> Fragmento para leer

# # # #

Desde la Universidad Propia del Pueblo Negro – UNIPROPIA, celebramos con profunda alegría, admiración y orgullo el reconocimiento a la maestra e investigadora María Isabel Mena García, una mujer que durante años ha dedicado su vida a transformar la educación en Colombia desde una mirada afrocentrada, dignificante y profundamente humana. Su reciente aparición en El Tiempo, donde se resalta su apuesta por llevar la educación afro a la escuela, confirma la trascendencia de una trayectoria construida con rigor académico, compromiso ético y amor por nuestras raíces.
Para la Universidad Propia, este reconocimiento no solo honra su nombre, sino que también reafirma la importancia de las luchas pedagógicas que por décadas han insistido en la necesidad de una escuela que nombre, represente y valore a las niñas y niños negros desde sus propias historias, memorias y saberes.
María Isabel Mena García ha sembrado semillas de saber y hacer en escuelas, universidades, procesos comunitarios y escenarios de incidencia pedagógica, dejando huellas profundas en cada proyecto trazado desde la educación, la etnoeducación y la construcción de identidad. Su voz ha sido clave para recordarnos que el legado no es algo que se descubre cuando alguien ya no está, sino una obra viva que se cultiva desde ahora, en la cotidianidad del aula, en la palabra compartida y en la formación de las nuevas generaciones.
En UNIPROPIA compartimos plenamente esa visión de legado vivo. Por eso reconocemos el inmenso valor de seguir formando a nuestros niños y niñas, a quienes amorosamente denominamos renacientes, en el orgullo por sus raíces, en la dignidad de su historia y en la fuerza de su identidad como infancias negras que crecen con conciencia, memoria y horizonte colectivo.
Nos llena de esperanza saber que una mujer que hace parte del equipo impulsor de este proceso siga recibiendo los frutos de tantos años de trabajo, lucha y pedagogía liberadora. Cada uno de sus logros es también un motivo de alegría para nuestra casa de pensamiento, porque representa el avance de una educación propia, antirracista y comprometida con la vida digna de nuestros pueblos.
Hoy exaltamos su camino, abrazamos su legado presente y reiteramos nuestro compromiso institucional de seguir caminando junto a maestras, lideresas y académicas que hacen de la educación una herramienta de transformación, justicia y libertad.
Gracias, maestra María Isabel Mena García, por sembrar futuro en cada niña y niño negro que aprende a nombrarse con orgullo.

# # # #

> Listado de datos
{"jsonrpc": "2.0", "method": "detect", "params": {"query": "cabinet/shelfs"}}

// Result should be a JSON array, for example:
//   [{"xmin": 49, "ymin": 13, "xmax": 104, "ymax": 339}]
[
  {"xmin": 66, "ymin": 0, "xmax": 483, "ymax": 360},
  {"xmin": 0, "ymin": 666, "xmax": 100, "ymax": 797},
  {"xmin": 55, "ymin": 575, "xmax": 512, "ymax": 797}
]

# # # #

> Lista de tareas
- 1) Según el fragmento, ¿cómo llaman en UNIPROPIA a los niños y niñas que forman?
- 2) Copia textualmente del fragmento el tramo que va desde "En UNIPROPIA compartimos" hasta "de nuestros pueblos.".

> Respuestas por número
- 1) Renacientes.

- 2)
En UNIPROPIA compartimos plenamente esa visión de legado vivo. Por eso reconocemos el inmenso valor de seguir formando a nuestros niños y niñas, a quienes amorosamente denominamos renacientes, en el orgullo por sus raíces, en la dignidad de su historia y en la fuerza de su identidad como infancias negras que crecen con conciencia, memoria y horizonte colectivo.
Nos llena de esperanza saber que una mujer que hace parte del equipo impulsor de este proceso siga recibiendo los frutos de tantos años de trabajo, lucha y pedagogía liberadora. Cada uno de sus logros es también un motivo de alegría para nuestra casa de pensamiento, porque representa el avance de una educación propia, antirracista y comprometida con la vida digna de nuestros pueblos.